Mindoff Dataport
Build high-fidelity Excel and PDF reports from reusable .xlsx templates.
Mindoff Dataport turns styled Excel workbooks into reusable report templates, compiles runtime data into a portable ReportBundle, and exports .xlsx and .pdf outputs while preserving the layout, structure, and styling you designed.
Documentation: https://dataport.mindoff.work
Source: https://github.com/mindoffwork/mindoff-dataport
Key Features¶
-
Template-First Report Generation
Turn real Excel workbooks into reusable report templates without rebuilding layouts in code. -
One Bundle, Two Formats
The same compiled bundle renders to both.xlsxand.pdf. No second pipeline, no separate styling pass. -
Dataframes Plug Directly Into Templates
Connect dataframe inputs directly to templates so report generation fits naturally into modern data workflows. -
Streaming for Large Exports
In streaming mode, Parquet sources are read in batches and rows are written incrementally. Peak memory stays roughly flat as row count grows, instead of climbing with the dataset. -
Flexible Repeating and Dynamic Sheets
Generate repeated sections and dynamic sheets for customer-wise, region-wise, or report-wise output from a single template. -
Adjustable Layout at Export Time
Column occupation, alignment, and collision shifting are configurable at runtime, without touching the original template.
Performance¶
Streaming mode holds near-constant peak memory regardless of dataset size. These benchmarks compare it against raw openpyxl, xlsxwriter, and ReportLab loops with equivalent layout and styling (the most direct alternative).

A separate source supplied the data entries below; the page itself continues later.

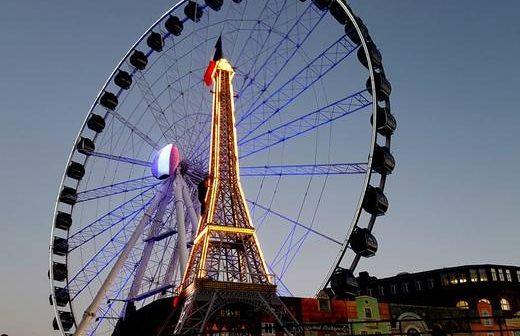 Das Riesenrad am Burgplatz (Foto: Jo Achim Geschke)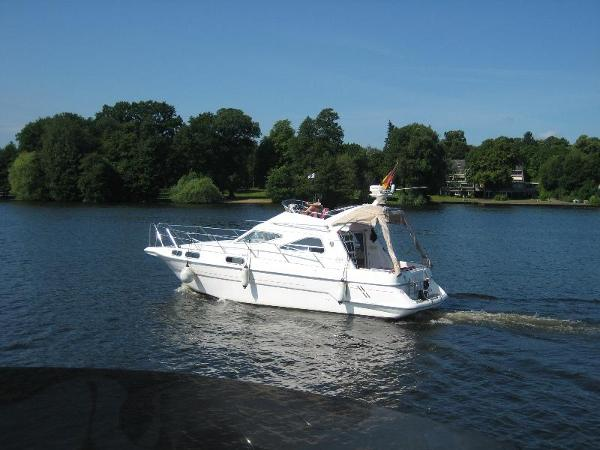 Sealine CS 310 Statesman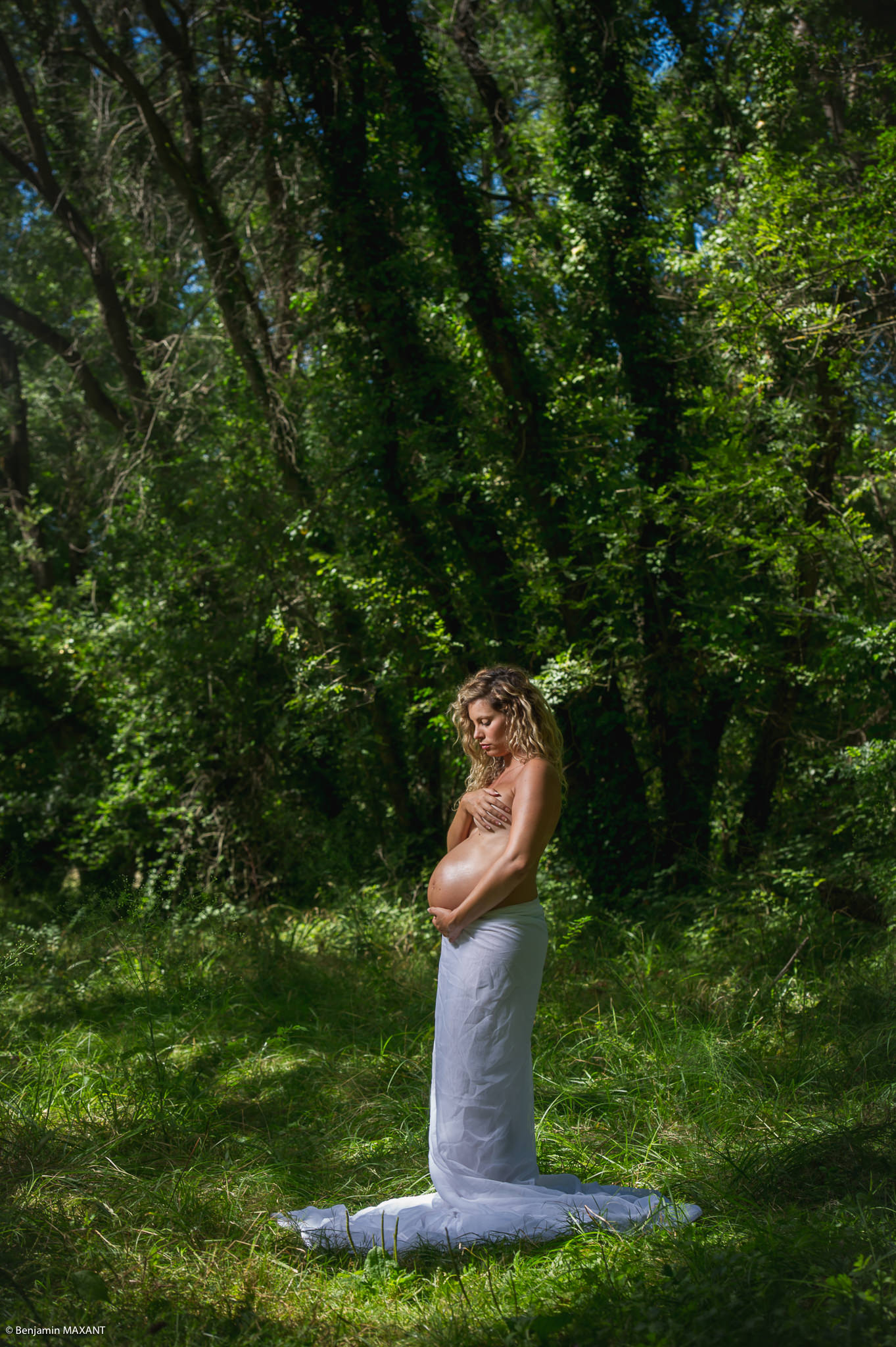 Pregnancy photo shoot naked white veil forest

Fig. 1: XLSX export. Left: wall-clock time for all Mindoff modes; both streaming and fidelity scale O(n) linearly. Right: peak RSS; Mindoff streaming holds near-constant while openpyxl and xlsxwriter raw loops grow with dataset size.

Fig. 2: PDF export. Left: wall-clock time; linear O(n) scaling. Right: peak RSS; Mindoff streaming vs. ReportLab raw loop.
| Scenario | Mode | Why |
|---|---|---|
| ≤ 50K rows, full style fidelity | export_mode="fidelity" |
Full merged-cell and style support; no streaming constraints |
| > 50K rows, XLSX | export_mode="streaming" |
Near-constant memory regardless of row count |
| Any size, PDF | automatic | PDF always paginates; no export_mode setting needed |
| > 1M rows, split output | streaming + max_rows_per_workbook |
Splits output across multiple workbook files |
Full methodology, fairness notes, and instructions to reproduce the numbers yourself are in the Benchmarking guide.
Quick Start¶
Think of it like a mail merge for spreadsheets: you design the layout once in Excel, then the library fills in the data. Every report follows four steps: extract → inspect → compile → export.
1. Install the Package¶
For dataframe support (Polars DataFrames or LazyFrames):
2. Extract the Template¶
Read your .xlsx file into a schema. This captures the layout, every style, and the {{key:type}} placeholders you marked in cells. You run this once per template, not once per report.
import polars as pl
from mindoff_dataport import mo_dataport
template = mo_dataport.extract("invoice_template.xlsx")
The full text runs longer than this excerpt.